Fino a pochi mesi fa Nidhal era un ragazzo come gli altri, in più baciato dalla fortuna anche economica perché si era guadagnato il posto prima nella sua squadra, poi nella nazionale. Giocando nell'Etoile sportive du Sahel, aveva conquistato i tifosi non solo in questa regione, ma in tutto il Paese. Poi, all'improvviso, qualcosa è cambiato, forse sotto la spinta dell'esempio del fratello che, abbandonata la famiglia, era partito per la Siria, passando per la Turchia.
Una 'conversione' all'islam estremo che non è giunta inattesa, come testimonia l'evoluzione grafica della sua pagina su Facebook divenuta, da quella spensierata di un giovane con mille prospettive ad una tetra, continua rivendicazione della supremazia dell'islam e della fondatezza delle teorie di chi lo vuole imporre con il sangue al mondo intero. E quando partì per la Siria, la sua decisione fu celebrata dai siti salafiti come la realizzazione di un sogno.

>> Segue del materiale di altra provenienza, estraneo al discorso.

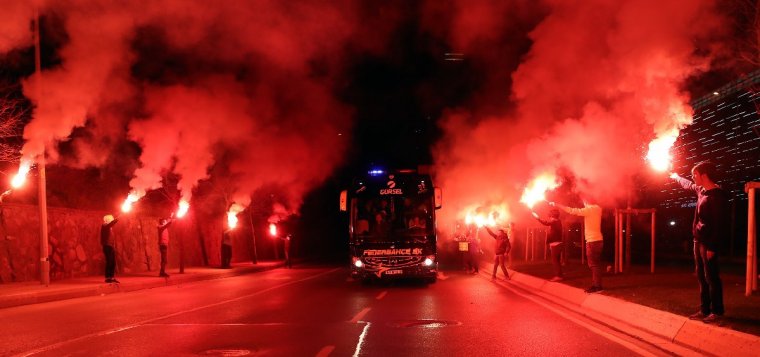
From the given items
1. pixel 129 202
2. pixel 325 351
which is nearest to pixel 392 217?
pixel 129 202

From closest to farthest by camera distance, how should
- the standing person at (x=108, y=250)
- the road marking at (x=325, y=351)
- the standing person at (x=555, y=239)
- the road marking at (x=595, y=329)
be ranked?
the road marking at (x=325, y=351) → the road marking at (x=595, y=329) → the standing person at (x=555, y=239) → the standing person at (x=108, y=250)

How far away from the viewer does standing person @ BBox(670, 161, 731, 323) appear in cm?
848

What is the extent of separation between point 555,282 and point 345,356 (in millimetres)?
9542

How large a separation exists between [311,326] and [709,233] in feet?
19.4

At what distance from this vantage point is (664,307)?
10586 mm

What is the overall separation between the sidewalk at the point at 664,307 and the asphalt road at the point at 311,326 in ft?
1.63

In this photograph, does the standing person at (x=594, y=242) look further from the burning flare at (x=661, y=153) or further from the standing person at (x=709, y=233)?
the standing person at (x=709, y=233)

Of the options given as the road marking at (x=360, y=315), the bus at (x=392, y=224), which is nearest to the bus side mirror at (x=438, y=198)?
the bus at (x=392, y=224)

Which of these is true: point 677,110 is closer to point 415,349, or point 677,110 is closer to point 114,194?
point 415,349

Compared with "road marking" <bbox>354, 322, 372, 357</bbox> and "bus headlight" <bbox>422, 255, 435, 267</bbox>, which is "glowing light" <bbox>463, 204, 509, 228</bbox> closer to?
"bus headlight" <bbox>422, 255, 435, 267</bbox>

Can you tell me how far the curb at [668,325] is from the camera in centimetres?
739

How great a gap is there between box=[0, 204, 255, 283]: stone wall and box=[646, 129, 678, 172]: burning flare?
16730 mm

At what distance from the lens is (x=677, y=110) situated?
1224cm

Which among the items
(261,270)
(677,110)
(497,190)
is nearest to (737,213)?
(497,190)
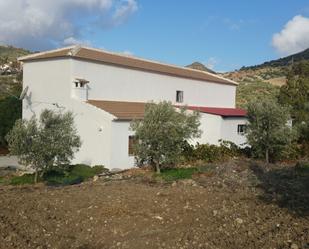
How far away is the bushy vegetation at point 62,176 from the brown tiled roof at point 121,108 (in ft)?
11.9

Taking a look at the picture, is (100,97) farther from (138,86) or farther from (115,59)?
(138,86)

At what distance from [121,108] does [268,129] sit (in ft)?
28.0

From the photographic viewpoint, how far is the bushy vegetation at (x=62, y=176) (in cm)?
1888

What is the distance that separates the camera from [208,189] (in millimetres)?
14289

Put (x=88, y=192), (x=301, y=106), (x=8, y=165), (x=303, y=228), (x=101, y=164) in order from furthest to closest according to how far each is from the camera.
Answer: (x=301, y=106)
(x=8, y=165)
(x=101, y=164)
(x=88, y=192)
(x=303, y=228)

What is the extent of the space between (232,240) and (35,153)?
11.6 metres

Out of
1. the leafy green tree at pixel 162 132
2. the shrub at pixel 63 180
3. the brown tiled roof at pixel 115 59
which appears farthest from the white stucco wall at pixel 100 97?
the leafy green tree at pixel 162 132

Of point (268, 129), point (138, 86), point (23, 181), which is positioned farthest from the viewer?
point (138, 86)

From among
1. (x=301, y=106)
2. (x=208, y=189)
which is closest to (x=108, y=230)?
(x=208, y=189)

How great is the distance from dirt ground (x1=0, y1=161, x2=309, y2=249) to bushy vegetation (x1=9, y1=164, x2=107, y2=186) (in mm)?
4348

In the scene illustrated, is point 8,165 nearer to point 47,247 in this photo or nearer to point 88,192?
point 88,192

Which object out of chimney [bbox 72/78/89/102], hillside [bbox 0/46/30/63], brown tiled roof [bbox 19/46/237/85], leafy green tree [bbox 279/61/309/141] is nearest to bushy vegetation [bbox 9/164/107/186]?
chimney [bbox 72/78/89/102]

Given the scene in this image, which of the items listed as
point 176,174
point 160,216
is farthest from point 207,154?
point 160,216

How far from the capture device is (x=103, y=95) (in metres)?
29.1
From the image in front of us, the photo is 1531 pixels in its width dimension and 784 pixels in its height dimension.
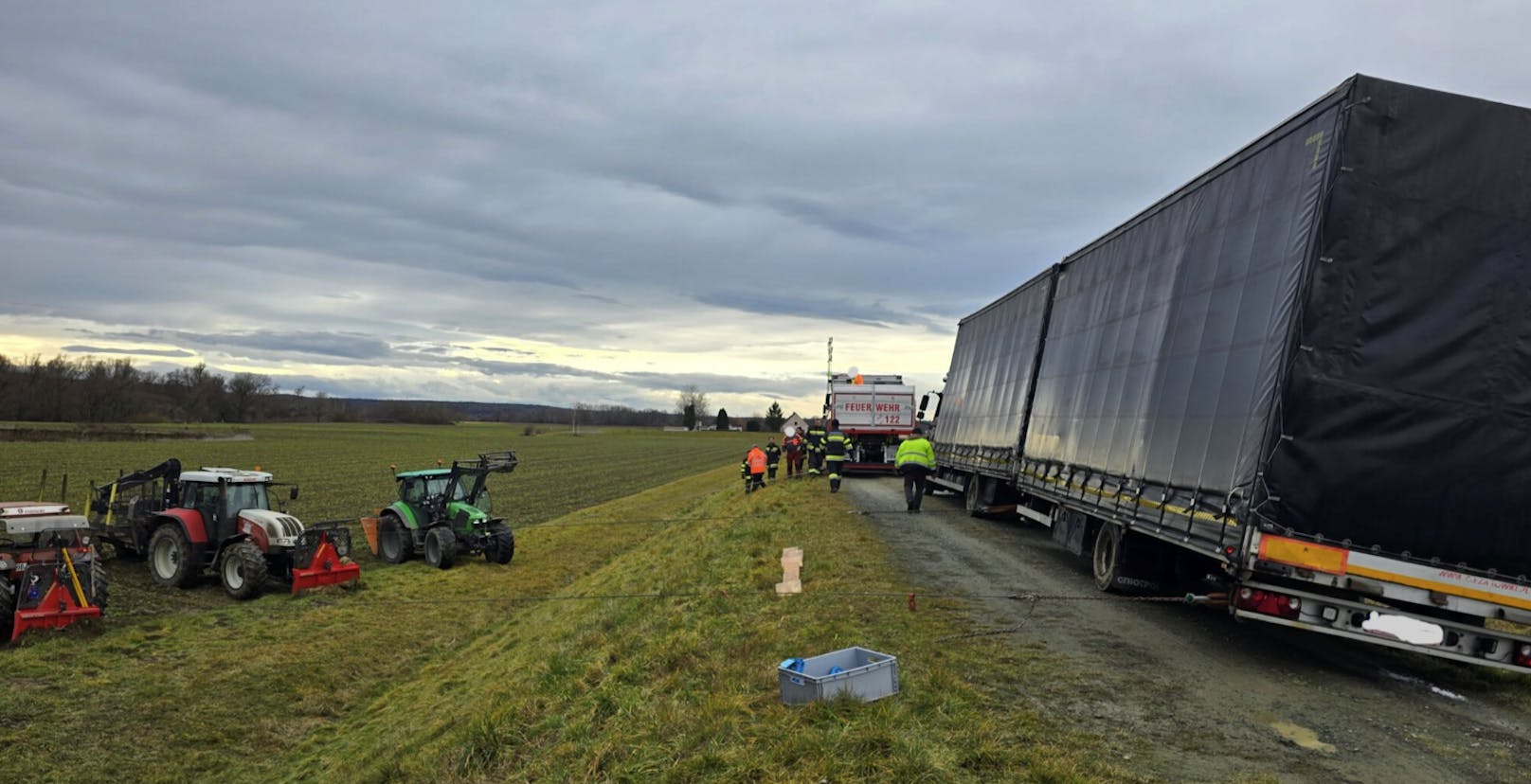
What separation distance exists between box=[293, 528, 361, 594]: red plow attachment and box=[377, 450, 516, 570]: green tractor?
7.88 ft

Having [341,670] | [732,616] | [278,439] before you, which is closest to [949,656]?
[732,616]

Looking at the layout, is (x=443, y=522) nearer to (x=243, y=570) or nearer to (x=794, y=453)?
(x=243, y=570)

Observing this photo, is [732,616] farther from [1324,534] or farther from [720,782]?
[1324,534]

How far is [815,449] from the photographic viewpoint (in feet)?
83.6

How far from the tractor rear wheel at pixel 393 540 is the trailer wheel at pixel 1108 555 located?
42.9 ft

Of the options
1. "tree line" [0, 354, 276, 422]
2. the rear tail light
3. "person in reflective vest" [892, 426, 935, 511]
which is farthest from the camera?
"tree line" [0, 354, 276, 422]

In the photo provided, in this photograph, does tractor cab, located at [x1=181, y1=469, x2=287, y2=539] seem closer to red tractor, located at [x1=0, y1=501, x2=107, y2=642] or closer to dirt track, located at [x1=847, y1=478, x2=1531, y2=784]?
red tractor, located at [x1=0, y1=501, x2=107, y2=642]

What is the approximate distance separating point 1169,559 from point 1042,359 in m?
6.40

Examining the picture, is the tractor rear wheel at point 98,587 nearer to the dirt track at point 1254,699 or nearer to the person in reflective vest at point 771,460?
the dirt track at point 1254,699

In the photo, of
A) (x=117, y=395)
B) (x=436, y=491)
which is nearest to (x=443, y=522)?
(x=436, y=491)

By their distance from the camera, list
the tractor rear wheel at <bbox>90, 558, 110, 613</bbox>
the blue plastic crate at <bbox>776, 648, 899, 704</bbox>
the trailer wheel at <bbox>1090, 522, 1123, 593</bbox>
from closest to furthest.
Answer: the blue plastic crate at <bbox>776, 648, 899, 704</bbox> → the trailer wheel at <bbox>1090, 522, 1123, 593</bbox> → the tractor rear wheel at <bbox>90, 558, 110, 613</bbox>

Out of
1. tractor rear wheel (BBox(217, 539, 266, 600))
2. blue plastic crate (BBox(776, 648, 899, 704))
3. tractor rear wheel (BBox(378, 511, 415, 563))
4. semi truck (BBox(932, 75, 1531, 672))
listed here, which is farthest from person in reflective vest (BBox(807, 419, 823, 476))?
blue plastic crate (BBox(776, 648, 899, 704))

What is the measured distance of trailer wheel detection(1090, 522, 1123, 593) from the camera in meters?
9.70

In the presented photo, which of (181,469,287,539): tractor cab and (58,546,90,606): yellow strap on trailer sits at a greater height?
(181,469,287,539): tractor cab
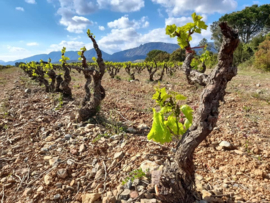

Ieri la fine in una Siria devastata che continua ad attrarre irresistibilmente chi sente di dover combattere una guerra, anche se non è la sua. La morte del giovane ex campione ha scioccato molti suoi coetanei in Tunisia, anche tra coloro che non lo avevano mai visto giocare. Ed i commenti in rete si dividono tra chi dice che ha pagato per una scelta personale e chi, cinicamente, commenta: uno di meno. (ANSAmed).